Battling or preempting illness, the book contends, also entails meditation, "self-massage," breathing exercises and making sure that when you're stuck in that dingy, fluorescent-lit office all day long stamping permission slips and shuffling important documents you sit in an ergonomically correct chair.

And it doesn't hurt to look and smell good, either. State employees are advised to get a regular haircut and always have fresh breath.

Apparently, the Kremlin isn't too keen on too many people staying alive longer: The publisher, Print Atelye, has issued just 1,000 copies.

That's a shame, authorities suggested. Health problems faced by government officials are real, many said.

"I remember my days in the Cabinet -- very little sleep, no sports, receptions almost every night," said Boris Nemtsov, the deputy prime minister from 1997-98 and a former leader of the liberal Union of Right Forces.


Grigory Sysoyev / Itar-Tass
On a school visit in May, First Deputy Prime Minister Dmitry Medvedev spent time in the gym -- as Dr. Mironov would advise.
"During my time in the government, we were fighting with oligarchs and selling Svyazinvest, and that time was indeed very stressful," Nemtsov recalled, referring to the state-controlled telecom giant. He added: "As a rule, state officials abuse alcohol and overeat and, in general, have rather unhealthy lifestyles, and no Kremlin doctor can change this."

But the former deputy prime minister, once considered a possible successor to Yeltsin, was doubtful that most officials are confronted with much pressure. "Most state employees are not responsible for anything and therefore have no reason to be stressed," Nemtsov said.

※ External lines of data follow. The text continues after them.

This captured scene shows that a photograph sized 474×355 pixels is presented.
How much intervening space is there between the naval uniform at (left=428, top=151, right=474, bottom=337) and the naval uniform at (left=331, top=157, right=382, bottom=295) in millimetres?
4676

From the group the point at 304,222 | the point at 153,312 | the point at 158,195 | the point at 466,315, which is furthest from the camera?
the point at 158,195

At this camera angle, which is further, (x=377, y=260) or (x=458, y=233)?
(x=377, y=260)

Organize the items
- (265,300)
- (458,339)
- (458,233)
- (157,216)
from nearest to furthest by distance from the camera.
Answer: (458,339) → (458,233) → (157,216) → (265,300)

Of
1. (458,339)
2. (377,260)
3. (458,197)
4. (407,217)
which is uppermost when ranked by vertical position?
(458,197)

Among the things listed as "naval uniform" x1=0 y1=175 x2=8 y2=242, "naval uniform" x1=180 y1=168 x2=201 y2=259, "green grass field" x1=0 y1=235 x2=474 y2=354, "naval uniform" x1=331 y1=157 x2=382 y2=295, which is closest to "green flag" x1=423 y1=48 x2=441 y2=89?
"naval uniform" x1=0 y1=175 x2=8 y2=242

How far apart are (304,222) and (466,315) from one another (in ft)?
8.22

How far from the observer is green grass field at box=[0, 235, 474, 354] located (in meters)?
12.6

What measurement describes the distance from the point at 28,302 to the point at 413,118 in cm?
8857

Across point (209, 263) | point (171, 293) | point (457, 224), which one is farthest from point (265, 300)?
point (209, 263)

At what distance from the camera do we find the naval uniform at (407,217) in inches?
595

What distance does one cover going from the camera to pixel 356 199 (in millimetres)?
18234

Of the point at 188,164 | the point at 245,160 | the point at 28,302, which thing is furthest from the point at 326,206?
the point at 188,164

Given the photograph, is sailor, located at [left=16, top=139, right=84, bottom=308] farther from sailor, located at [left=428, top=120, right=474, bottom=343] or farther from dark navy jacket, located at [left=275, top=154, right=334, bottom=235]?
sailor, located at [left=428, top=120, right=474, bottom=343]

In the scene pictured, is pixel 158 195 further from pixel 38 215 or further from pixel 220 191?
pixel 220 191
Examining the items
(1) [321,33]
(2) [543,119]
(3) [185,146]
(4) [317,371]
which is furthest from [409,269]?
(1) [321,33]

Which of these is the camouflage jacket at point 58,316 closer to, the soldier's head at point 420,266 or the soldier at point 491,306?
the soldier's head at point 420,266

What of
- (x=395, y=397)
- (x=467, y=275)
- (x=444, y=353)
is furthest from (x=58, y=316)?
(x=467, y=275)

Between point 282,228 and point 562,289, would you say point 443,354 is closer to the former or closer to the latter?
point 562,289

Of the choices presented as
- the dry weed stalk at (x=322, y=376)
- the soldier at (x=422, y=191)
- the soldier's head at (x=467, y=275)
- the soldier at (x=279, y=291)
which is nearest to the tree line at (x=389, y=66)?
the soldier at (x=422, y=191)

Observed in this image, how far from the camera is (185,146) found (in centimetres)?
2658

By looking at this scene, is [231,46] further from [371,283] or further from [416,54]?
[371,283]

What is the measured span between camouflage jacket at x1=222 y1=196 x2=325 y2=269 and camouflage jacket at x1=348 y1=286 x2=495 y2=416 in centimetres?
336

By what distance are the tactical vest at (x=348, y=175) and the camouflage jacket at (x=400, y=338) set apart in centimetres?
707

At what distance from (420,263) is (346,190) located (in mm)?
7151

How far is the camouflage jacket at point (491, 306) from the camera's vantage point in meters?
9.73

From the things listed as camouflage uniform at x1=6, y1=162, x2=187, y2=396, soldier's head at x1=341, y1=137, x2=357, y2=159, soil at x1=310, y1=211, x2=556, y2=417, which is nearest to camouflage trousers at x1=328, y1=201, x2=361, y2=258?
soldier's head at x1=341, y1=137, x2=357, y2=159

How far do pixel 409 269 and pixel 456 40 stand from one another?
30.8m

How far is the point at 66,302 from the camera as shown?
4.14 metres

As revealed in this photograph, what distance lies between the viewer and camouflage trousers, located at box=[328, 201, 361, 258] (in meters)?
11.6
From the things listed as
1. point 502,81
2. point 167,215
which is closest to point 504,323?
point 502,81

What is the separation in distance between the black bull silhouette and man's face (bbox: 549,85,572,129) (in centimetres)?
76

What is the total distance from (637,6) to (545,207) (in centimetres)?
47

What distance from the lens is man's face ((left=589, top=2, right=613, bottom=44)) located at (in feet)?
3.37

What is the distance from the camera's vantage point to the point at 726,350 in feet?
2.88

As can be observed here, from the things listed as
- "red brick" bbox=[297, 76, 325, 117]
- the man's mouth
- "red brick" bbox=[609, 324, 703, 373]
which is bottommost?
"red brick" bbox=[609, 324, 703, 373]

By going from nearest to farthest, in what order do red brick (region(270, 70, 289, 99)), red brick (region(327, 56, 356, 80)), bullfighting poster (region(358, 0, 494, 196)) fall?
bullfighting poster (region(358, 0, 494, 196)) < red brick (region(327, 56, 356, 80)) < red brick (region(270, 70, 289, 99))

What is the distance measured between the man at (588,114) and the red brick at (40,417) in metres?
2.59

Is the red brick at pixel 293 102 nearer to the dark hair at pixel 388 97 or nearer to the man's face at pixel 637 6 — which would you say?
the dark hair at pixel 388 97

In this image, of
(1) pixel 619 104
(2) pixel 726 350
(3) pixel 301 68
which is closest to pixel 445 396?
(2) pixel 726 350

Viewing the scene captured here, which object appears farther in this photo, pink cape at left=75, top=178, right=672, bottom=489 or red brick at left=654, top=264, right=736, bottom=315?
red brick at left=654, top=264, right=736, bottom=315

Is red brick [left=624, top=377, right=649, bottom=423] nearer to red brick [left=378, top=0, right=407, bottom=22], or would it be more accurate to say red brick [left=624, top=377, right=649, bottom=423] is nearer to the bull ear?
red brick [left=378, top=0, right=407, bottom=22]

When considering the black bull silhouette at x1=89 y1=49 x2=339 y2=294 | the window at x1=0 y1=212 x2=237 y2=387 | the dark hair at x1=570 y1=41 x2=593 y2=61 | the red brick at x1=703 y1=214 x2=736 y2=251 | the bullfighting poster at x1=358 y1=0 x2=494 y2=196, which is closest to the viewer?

A longtime state employee backed up Nemtsov, saying that most bureaucrats spend hours dozing in meetings and doing a lot of monotonous, pointless paperwork.

Alexander Levchenko, deputy rector of St. Petersburg's National Health Institute, added that state officials faced no more stress -- and stress-related illness -- than do people in other walks of life.

"Obviously, there are more stressful jobs," Levchenko said. "What about pilots, bus drivers or laboratory researchers who have to handle dangerous substances?"

Yury Levada, whose Levada Center has conducted surveys of public attitudes toward state employees, said many Russians tended to view bureaucrats as thieves and bribe-takers blessed with the perks that come with a government post.

Mironov, who did not respond to multiple requests for an interview, disagrees, arguing in his book that the plain-faced, cookie-cutter bureaucrats who run the ministries, agencies, departments and divisions of the sprawling Russian state must contend with pressures like none other.

The doctor has some insight into the toll a day at the office can exact on high-ranking officials, if not their subordinates. From 1996, when Yeltsin underwent heart bypass surgery, until the president abruptly resigned Dec. 31, 1999, Mironov regularly appeared on television to reassure Russians their leader was not at death's door.